### What is asked:
1. Decide whether each statement agrees with the passage on data and analytics in organizations, answering yes or no and quoting the words of the passage that decide it: (a) Organizations use analytics, machine learning and AI to guide decision making. (b) The passage calls most of the uncertainty around data unfounded. (c) The passage says heavy investment in data and analytics infrastructure has followed a clear strategy.
2. Pick up the passage on data and analytics in organizations after its last sentence and continue it in the same style.

### Extract to read:

———

These days, the amount and diversity of data is much greater – coming from the web, mobile apps, social networks, enterprise systems, operational technology, sensors and IoT networks – and many organisations believe that, if analysed correctly, this data can provide a window on their market and operating environment.
Data science departments have sprung up everywhere in an attempt to harness the power of data. Using analytics, machine learning and artificial intelligence (AI), organisations seek to guide decision making across all aspects of their operations and market interactions, while enabling new capabilities such as automation.
Rapid technological transformation puts organisations in a tight spot, despite generating excitement and some real advances. In an evolving environment it is not always clear where limited resources should be invested. And in the absence of certainty, decision making can be motivated simply by fear of missing out (FOMO). Much of the uncertainty around data is justified.
But for organisations, the perceived opportunity combined with the fear of missing out has resulted in big investment in data and analytics infrastructure, without a clear strategy or understanding of how to derive value from those investments.

———

### Entries provided:

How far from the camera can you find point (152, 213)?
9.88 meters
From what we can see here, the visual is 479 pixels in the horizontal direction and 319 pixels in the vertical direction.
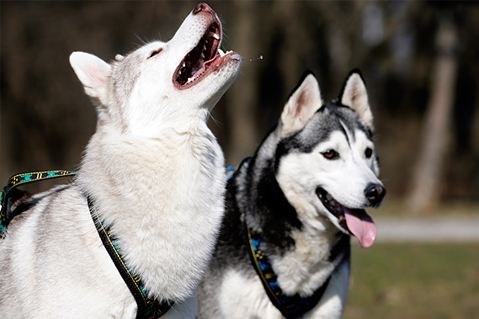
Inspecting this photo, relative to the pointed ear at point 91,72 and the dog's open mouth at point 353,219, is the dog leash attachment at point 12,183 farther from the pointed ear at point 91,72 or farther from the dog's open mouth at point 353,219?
the dog's open mouth at point 353,219

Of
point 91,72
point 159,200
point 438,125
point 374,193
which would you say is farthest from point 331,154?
point 438,125

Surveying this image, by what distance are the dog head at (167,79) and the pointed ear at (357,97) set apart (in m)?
1.52

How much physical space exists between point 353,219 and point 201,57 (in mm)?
1576

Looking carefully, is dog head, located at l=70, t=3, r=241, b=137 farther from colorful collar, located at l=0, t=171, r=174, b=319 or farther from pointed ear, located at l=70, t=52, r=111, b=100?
colorful collar, located at l=0, t=171, r=174, b=319

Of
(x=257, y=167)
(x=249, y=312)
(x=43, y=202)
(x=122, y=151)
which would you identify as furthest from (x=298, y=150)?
(x=43, y=202)

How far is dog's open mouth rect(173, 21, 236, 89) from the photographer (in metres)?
2.85

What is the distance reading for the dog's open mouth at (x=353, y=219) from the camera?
3.53m

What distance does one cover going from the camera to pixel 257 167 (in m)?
4.00

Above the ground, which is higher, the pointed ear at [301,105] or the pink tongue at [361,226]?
the pointed ear at [301,105]

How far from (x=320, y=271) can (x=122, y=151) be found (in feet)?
5.77

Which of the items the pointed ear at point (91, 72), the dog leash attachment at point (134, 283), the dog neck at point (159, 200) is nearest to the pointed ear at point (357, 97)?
the dog neck at point (159, 200)

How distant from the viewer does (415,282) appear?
7469 millimetres

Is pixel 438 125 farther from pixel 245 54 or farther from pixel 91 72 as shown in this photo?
pixel 91 72

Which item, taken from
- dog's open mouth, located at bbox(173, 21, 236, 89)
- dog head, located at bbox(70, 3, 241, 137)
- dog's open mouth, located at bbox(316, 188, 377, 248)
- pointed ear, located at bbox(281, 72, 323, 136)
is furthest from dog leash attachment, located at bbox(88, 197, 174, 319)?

———

### Answers to the exercise:
1.
(a) Yes: "Using analytics, machine learning and artificial intelligence (AI), organisations seek to guide decision making across all aspects of their operations and market interactions"
(b) No: "Much of the uncertainty around data is justified."
(c) No: "without a clear strategy or understanding of how to derive value from those investments."

2.
Last year ANZ organisations invested $1.3 billion in data analytics tools or software. But 60 per cent of those same organisations reported having only a 'beginner' or 'basic' level of data maturity. A 2021 Global Data report, which surveyed over 1000 companies worldwide, found that despite significant investment, many organisations are failing to capitalise on their data due to infrastructure and management practices.
In fact, 89 per cent of Australian organisations participating in the survey reported that they are struggling to manage their data. The survey reveals that organisations are awash with data they can’t find, don't trust, fail to understand and, ultimately, proves useless for decision making or enabling new capabilities.
Similarly, a 2020 survey of over 200 IT leaders across Australia revealed high levels of concern around data strategy and data management. For example, 90 per cent of IT leaders are concerned about how they will deal with rapidly increasing quantities of data. Figure 1 shows the reported concerns of Australian organisations.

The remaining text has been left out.